The Exclusives
Page 6
‘No worries.’ He still looks concerned. ‘Your flight leaves in five hours. Sorry, I couldn’t get one earlier. Here, your passport and there’s two hundred dinars in there too.’ He hands me the wallet.
‘Thank you again.’ I wish I could start crying like a normal person but, instead, I feel totally disconnected. All I can think about is whether the plane will be cold and if I should change into my trainers. And then I realise, if I’m going back to London, I might very well bump into Freya. The thought brings me back into myself. Terrifies me. I clamp my mouth shut to try to stop the shivering. And then I wonder what kind of person I am to be thinking about Freya at a time like this.
‘Right,’ I say, forcing myself to speak. ‘I’ll email you when I’m in London. Could you let me know how the next few days go? And you and Mia can be in charge of things. I’ll tell the big bosses. Mark’s kind, he’ll be fine with it, as long as he knows you guys are on it. If you just give me a brief rundown of what’s gone on during the day, I’ll write back with instructions.’
‘Listen, don’t worry. We’ve already done the timetable rota for the next three weeks at our last meeting so we’re all up to speed. Just go, have a quick shower and I’ll meet you in fifteen minutes outside your room and we’ll get a cab.’
‘We?’
‘Yes. I’m coming with you to the airport.’ I’m both annoyed that he thinks I’m incapable of getting there myself and secretly pleased he’s making an effort.
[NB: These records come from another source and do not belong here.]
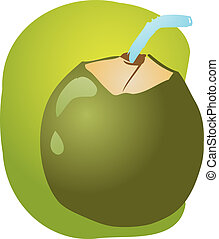 Young green coconut - Sketch of young green coconut, fruit...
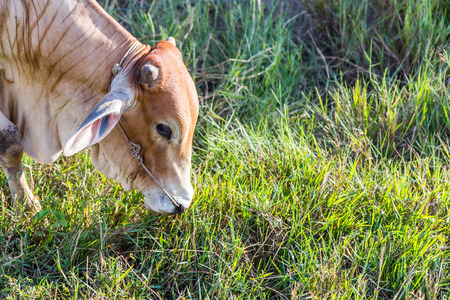 red heifer: Cow in the rice farm eating, Thailand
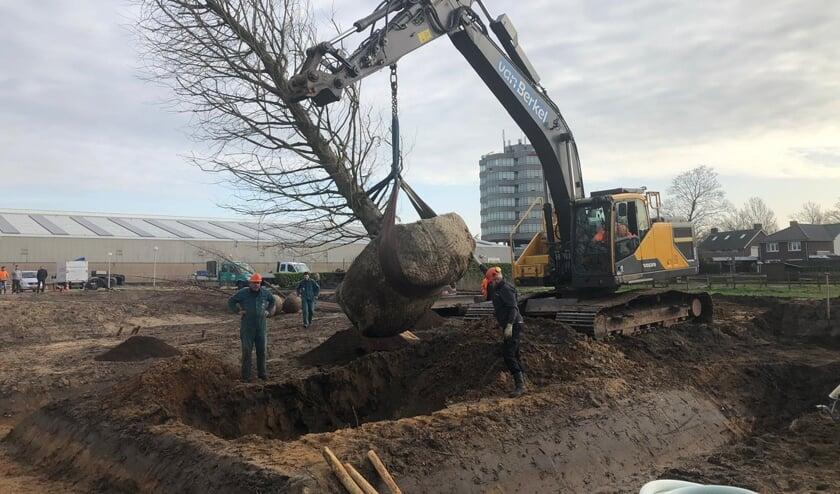 De grootste boom wordt op zijn plek gezet.   | Fotonummer: e6a7d1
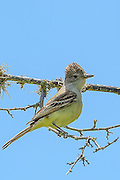 Brown-crested Flycatcher - Myiarchus tyrannulus sitting on a limb with its crest up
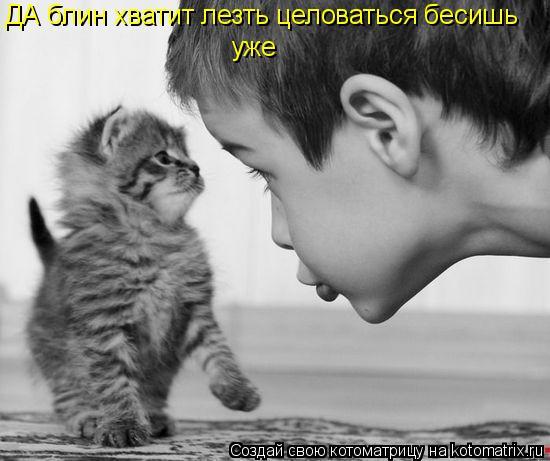 Котоматрица: ДА блин хватит лезть целоваться бесишь  уже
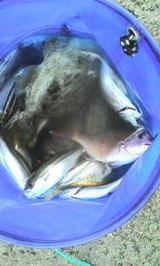 2006.11.20 釣り1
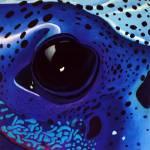 """Poison-Dart Frog"" by Kristin-Serafini"
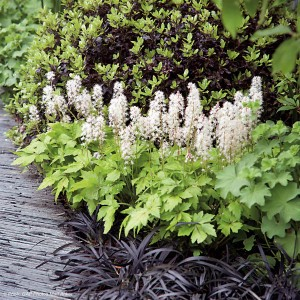 Tiarella Crow Feather - Tiarelle hybride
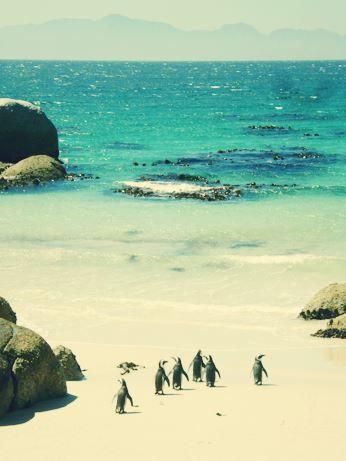 Meluk & foto pose Duckface sama pinguin. - African Pinguins @ Cape Town, South Africa #BebasLiburan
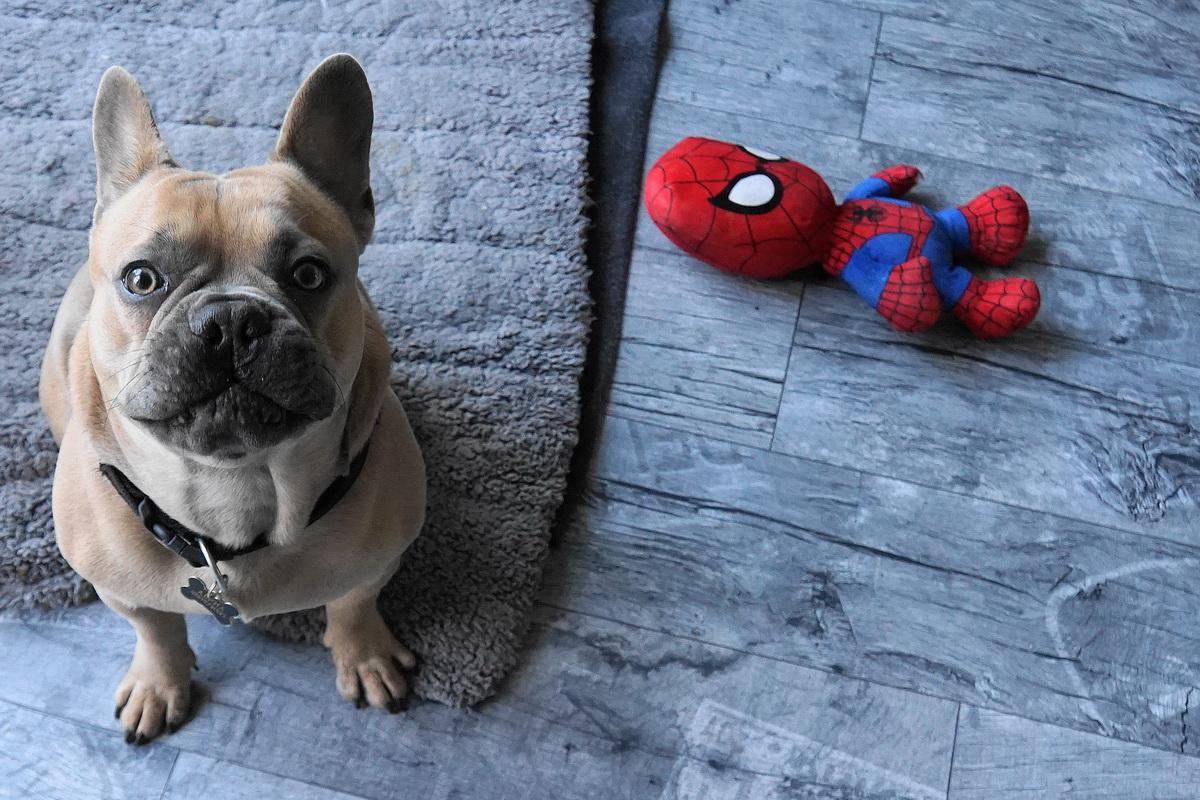 Pas sedi pored igračke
‘Thank you,’ I say softly, ‘I appreciate it.’
1996. THE MORNING AFTER . . .
I haven’t slept properly. Floated in and out of dreams, flashes of the club. Despite my vows to stay off them, the drugs are still in effect – I didn’t take much so I could stay in control, but they must have been strong, or maybe I was a lot drunker than I thought. I can feel my heartbeat somewhere near the base of my throat, echoing up to my brain.
When I open my eyes, something doesn’t feel quite right, even though Freya seems to be sleeping soundly on the bed. It’s not just the comedown. It’s a feeling of dread and change. I’m untethered, my spirit floating aimlessly somewhere in the universe with my twitching, restless body left behind. I remember snatches of what was only a few hours ago, and I start to shiver. Normality, I think. That’s what I need, so I go to the kitchen and pull on my school jumper, which is hanging up next to my coat in the hall. My Head Girl badge catches in my ponytail and my hair elastic snaps undone. I curse and then I feel the huge lump on the back of my head. It stings and, as I gingerly touch it, I can feel crusted blood. Where did that come from? I touch it some more and, when I pull away my fingers, they are warm and red. I feel the rest of my head and then look down my arms, legs and feet. My breath keeps catching but an inner voice tells me to pull myself together. What is a Head Girl meant to do in this situation? I ask myself. I am Head Girl and so I’ve got to take control.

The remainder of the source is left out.